Get Wild: Lost or injured in the backcountry? Don’t call Mom

Charles Pitman
Get Wild
A Flight for Life helicopter participates in a rescue demonstration Jan. 10 at Loveland Ski Area. Flight for Life often aids Summit County Rescue Group during missions.
Liz Copan/For the Summit Daily News

These days, almost everyone carries a cellphone, including when hiking in the backcountry. It provides some feeling of security should you get into trouble.

But can you rely on that phone to summon help in an emergency? Possibly.

The phone needs two things: a cellphone tower and a reasonably charged battery. Hikers have a lot of control over one of these and some potential control over the other.

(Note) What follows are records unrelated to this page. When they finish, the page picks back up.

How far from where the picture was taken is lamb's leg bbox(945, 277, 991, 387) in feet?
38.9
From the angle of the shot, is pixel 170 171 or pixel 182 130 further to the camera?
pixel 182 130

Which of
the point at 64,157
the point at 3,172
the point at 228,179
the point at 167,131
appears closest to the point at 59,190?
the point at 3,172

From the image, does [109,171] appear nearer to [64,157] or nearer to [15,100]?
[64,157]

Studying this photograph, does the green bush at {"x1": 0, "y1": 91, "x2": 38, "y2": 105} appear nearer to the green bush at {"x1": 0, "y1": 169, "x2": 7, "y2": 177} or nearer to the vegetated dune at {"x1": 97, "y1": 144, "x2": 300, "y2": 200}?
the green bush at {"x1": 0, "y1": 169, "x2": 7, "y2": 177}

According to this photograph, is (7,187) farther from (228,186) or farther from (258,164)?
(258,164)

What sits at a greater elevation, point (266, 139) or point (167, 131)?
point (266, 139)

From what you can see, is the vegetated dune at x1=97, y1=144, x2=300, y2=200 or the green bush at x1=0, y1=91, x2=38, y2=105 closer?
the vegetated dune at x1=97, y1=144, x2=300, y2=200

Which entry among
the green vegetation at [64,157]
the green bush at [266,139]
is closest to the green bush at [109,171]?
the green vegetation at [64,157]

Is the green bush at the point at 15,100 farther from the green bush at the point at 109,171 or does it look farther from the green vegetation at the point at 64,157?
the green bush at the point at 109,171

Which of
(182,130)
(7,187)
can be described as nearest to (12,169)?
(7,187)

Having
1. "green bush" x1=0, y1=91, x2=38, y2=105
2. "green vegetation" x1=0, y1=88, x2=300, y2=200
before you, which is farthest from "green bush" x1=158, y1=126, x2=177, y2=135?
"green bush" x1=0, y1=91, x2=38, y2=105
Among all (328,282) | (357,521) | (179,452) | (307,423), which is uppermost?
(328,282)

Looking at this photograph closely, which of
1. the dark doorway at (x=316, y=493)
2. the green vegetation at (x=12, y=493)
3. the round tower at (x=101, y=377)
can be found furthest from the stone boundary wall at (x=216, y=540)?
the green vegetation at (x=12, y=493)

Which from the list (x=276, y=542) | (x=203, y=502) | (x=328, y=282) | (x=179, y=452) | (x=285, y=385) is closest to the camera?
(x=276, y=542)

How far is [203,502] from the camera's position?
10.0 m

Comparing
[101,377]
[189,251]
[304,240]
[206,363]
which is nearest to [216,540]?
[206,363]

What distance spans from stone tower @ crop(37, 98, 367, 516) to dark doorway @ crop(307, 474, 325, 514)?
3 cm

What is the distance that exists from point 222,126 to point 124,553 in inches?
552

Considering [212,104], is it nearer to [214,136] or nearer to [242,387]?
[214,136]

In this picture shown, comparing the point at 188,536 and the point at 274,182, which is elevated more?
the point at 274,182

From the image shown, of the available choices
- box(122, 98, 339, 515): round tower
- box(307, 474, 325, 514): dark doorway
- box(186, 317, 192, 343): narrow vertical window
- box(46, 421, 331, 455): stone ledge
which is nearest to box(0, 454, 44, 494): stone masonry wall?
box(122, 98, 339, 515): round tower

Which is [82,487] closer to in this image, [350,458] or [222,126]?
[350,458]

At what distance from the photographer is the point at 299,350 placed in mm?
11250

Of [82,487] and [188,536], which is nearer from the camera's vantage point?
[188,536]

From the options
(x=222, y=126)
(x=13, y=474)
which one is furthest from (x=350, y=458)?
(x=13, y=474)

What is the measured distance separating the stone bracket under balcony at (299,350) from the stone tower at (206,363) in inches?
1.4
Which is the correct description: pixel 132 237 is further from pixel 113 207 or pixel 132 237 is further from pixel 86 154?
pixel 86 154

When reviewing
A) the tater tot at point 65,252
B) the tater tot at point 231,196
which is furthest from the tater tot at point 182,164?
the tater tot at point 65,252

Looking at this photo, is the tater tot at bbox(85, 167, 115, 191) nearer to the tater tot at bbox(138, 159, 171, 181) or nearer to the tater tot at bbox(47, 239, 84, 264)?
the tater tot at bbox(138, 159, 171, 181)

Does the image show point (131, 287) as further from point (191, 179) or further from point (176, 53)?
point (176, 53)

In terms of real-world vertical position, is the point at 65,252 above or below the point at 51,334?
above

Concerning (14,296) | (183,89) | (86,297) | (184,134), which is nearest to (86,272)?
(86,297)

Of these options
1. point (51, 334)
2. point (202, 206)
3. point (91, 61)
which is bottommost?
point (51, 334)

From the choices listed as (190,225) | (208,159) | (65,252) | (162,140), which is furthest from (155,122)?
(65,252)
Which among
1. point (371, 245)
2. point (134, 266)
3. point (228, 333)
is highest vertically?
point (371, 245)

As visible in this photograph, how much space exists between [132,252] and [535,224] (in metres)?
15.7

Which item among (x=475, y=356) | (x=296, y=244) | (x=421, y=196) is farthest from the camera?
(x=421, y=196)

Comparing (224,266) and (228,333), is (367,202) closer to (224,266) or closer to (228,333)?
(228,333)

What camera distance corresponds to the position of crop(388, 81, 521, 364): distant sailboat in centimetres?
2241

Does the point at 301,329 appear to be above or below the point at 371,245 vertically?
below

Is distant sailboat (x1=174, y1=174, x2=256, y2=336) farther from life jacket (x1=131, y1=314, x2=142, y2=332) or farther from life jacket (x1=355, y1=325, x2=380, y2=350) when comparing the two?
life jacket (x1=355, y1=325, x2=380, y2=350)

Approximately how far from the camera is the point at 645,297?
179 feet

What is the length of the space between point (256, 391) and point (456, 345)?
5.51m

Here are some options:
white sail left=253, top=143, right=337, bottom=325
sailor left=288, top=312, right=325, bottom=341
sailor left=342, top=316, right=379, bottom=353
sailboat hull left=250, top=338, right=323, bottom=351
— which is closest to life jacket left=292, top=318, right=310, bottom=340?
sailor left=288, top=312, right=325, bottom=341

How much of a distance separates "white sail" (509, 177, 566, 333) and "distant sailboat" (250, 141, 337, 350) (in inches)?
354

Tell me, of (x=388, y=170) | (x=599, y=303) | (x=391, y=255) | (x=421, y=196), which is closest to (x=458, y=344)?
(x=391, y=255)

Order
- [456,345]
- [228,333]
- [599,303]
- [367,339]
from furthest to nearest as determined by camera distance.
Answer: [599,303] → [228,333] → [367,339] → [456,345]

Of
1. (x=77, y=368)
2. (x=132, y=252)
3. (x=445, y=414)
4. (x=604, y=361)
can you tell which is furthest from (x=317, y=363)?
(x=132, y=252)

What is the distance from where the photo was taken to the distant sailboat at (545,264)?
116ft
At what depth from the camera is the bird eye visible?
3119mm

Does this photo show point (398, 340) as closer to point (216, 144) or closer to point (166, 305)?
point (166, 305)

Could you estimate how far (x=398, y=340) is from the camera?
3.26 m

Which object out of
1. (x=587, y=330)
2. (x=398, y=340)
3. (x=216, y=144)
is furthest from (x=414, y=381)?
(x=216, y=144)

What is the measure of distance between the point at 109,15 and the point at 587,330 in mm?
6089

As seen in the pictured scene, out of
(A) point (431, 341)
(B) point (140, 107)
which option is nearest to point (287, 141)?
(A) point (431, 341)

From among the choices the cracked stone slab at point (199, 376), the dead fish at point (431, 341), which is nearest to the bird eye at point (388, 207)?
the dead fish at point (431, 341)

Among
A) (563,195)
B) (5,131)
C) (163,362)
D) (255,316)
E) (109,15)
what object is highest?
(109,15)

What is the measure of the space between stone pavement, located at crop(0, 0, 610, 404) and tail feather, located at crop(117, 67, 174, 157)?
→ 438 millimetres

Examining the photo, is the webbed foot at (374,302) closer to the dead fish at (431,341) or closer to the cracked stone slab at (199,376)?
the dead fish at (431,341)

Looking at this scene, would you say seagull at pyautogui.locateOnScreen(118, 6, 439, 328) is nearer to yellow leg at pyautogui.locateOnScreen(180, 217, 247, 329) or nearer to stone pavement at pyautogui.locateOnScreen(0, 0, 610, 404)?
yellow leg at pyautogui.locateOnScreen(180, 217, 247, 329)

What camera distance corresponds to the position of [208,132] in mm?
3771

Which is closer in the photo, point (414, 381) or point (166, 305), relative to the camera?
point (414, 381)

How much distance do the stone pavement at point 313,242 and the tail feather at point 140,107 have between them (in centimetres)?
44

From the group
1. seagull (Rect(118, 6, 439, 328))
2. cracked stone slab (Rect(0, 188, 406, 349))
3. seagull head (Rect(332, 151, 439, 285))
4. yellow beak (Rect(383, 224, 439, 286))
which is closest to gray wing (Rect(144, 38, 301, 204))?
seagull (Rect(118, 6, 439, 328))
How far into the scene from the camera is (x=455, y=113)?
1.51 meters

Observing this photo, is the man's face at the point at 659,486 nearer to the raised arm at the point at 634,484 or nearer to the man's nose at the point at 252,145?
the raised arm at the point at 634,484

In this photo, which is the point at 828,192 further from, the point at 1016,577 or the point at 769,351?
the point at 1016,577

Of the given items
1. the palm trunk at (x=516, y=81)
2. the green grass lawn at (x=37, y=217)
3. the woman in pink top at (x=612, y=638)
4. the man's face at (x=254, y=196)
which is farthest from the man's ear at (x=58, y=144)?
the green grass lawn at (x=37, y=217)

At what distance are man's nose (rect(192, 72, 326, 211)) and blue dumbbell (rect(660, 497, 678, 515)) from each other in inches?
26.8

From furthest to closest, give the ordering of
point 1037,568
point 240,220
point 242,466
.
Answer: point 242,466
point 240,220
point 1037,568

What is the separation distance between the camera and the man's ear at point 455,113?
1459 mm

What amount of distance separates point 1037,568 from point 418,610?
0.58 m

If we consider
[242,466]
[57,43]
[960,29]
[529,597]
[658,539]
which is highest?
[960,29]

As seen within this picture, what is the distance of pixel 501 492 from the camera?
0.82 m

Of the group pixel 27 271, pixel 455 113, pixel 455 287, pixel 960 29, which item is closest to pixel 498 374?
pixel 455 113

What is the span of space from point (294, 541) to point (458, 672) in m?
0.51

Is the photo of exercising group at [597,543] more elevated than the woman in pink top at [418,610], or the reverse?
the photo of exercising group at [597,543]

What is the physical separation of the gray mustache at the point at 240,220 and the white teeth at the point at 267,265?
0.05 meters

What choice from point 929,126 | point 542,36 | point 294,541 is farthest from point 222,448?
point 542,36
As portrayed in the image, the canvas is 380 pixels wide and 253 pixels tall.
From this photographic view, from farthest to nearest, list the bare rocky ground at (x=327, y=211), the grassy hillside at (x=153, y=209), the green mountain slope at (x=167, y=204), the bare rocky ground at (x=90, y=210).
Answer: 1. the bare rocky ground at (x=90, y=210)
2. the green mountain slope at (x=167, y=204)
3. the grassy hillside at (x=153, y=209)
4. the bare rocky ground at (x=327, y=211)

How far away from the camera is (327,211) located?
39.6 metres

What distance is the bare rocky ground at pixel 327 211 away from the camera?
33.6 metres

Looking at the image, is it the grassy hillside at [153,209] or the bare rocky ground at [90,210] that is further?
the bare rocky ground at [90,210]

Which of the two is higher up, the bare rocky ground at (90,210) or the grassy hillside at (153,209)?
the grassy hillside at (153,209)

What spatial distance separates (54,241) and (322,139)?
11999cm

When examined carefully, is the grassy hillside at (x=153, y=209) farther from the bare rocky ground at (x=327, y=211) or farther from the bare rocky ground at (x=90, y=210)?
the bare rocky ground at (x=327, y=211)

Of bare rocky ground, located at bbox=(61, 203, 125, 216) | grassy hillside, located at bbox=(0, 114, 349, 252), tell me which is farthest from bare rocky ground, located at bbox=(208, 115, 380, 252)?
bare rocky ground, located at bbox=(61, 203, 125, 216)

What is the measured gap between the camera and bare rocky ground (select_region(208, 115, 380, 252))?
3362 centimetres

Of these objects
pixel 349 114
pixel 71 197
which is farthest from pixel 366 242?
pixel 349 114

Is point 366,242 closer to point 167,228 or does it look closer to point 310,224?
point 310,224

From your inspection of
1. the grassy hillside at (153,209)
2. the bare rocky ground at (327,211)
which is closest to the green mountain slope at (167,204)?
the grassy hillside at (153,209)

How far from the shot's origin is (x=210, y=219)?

A mobile phone will constantly seek out a tower with which it can communicate. However, that searching comes with a price: using battery power. If there is no cell tower around, the phone battery can drain quickly.

The first words a mission coordinator often hears from a distraught person are, “I have to talk fast. I only have 2% battery left.” You can easily control battery drain. Turn the phone off at the start of your hike or place it in airplane mode. A good GPS app will work with the phone in airplane mode. Try it on a short walk.

Cold weather is the death of batteries, so keep the device in an inside pocket next to your body where it stays warm.

But a phone with a well-charged battery still needs to communicate with a cell tower in order to make a call, a common problem in Summit County’s backcountry. If you find you have no service, you can walk down a trail while frequently looking at your phone. With luck, you might suddenly see two to three bars of service. This may last for only a few yards, but if you are paying attention, it can be a life saver.

Another option is to walk to a higher elevation, if possible. This is especially effective on peaks such as Quandary. If you are in the woods, a cellphone connection is problematic to impossible. Walk up a couple of hundred vertical feet, and you might find two or three bars of service.

Texting uses far less battery power than talking. If you can’t call 911 (the best option), try texting. You can also text with the mission coordinator. If you have very low battery power, place the phone in airplane mode and check texts only every 15 to 20 minutes, but make certain the mission coordinator understands what you will be doing.

When you call for help, you are supposedly in a desperate situation, whether lost or injured. The dispatcher is going to contact the on-call mission coordinator and will also obtain coordinates off your phone, if possible. The coordinates are generally relatively accurate — but not always.

Shortly after your call to dispatch, the mission coordinator will call you for critical information on location and injuries. That is impossible if you are on the phone talking with your mom. This is not an uncommon occurrence and very frustrating for the mission coordinator. Resist the urge to call anyone, except to perhaps text someone to notify them that you will be late returning home.

Finally, if you have no cell service with your carrier, most phones will allow a 911 call on any available carrier. It’s worth a try.

With the above points in mind, it is easy to keep your phone battery well charged. In an emergency, it could be your lifeline to a rescue.